Task details. Write the material out again exactly as it stands.

Material for this task.
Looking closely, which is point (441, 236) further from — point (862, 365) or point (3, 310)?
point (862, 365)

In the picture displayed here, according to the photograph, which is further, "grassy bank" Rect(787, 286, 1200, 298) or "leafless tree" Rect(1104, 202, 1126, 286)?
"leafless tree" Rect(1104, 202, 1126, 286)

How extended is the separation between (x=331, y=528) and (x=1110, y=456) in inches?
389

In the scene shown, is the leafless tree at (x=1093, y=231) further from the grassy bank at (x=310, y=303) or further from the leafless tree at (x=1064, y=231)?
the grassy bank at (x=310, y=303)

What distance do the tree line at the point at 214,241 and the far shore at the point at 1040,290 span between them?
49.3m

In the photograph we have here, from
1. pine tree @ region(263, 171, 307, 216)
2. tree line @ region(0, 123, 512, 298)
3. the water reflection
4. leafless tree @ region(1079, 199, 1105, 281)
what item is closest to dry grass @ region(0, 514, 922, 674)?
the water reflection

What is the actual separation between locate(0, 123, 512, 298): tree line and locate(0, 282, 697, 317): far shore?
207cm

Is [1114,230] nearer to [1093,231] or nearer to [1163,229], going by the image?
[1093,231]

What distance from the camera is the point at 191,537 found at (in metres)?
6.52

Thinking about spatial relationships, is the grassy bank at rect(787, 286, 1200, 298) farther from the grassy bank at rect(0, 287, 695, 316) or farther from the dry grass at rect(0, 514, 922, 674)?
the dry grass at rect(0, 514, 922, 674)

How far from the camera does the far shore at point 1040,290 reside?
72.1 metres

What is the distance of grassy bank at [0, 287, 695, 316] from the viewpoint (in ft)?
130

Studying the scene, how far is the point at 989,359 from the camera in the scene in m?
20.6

Response.
Looking closely, which is point (441, 236) further from — point (862, 365) or point (3, 310)?
point (862, 365)

In the picture displayed here, according to the photograph, which is further, "grassy bank" Rect(787, 286, 1200, 298) or "leafless tree" Rect(1104, 202, 1126, 286)?
"leafless tree" Rect(1104, 202, 1126, 286)

How extended is the separation between (x=331, y=528) and (x=1110, y=456) in inches?
389

In the scene shown, is the leafless tree at (x=1093, y=231) further from the grassy bank at (x=310, y=303) or further from the leafless tree at (x=1064, y=231)?
the grassy bank at (x=310, y=303)

What distance do the tree line at the point at 214,241 and the far shore at the point at 1040,290 span between them?
49.3m

In the photograph we have here, from
1. pine tree @ region(263, 171, 307, 216)
2. tree line @ region(0, 123, 512, 298)
3. the water reflection
4. leafless tree @ region(1079, 199, 1105, 281)
what item is closest to dry grass @ region(0, 514, 922, 674)?
the water reflection

What is the actual separation between locate(0, 123, 512, 298): tree line and locate(0, 282, 697, 317): far shore?
207cm

Is [1114,230] nearer to [1093,231] or nearer to [1163,229], going by the image?
[1093,231]

What distance from the camera is the point at 191,537 found at (in metres)?
6.52

Thinking about spatial relationships, is the grassy bank at rect(787, 286, 1200, 298) farther from the grassy bank at rect(0, 287, 695, 316) or farther from the dry grass at rect(0, 514, 922, 674)?
the dry grass at rect(0, 514, 922, 674)

How far from the camera does the far shore at point 1040,290 reside?
72.1 metres

What is the distance of grassy bank at [0, 287, 695, 316] from the viewpoint (in ft)?
130

Studying the scene, how far is the point at 989,359 from the camera in the scene in m?
20.6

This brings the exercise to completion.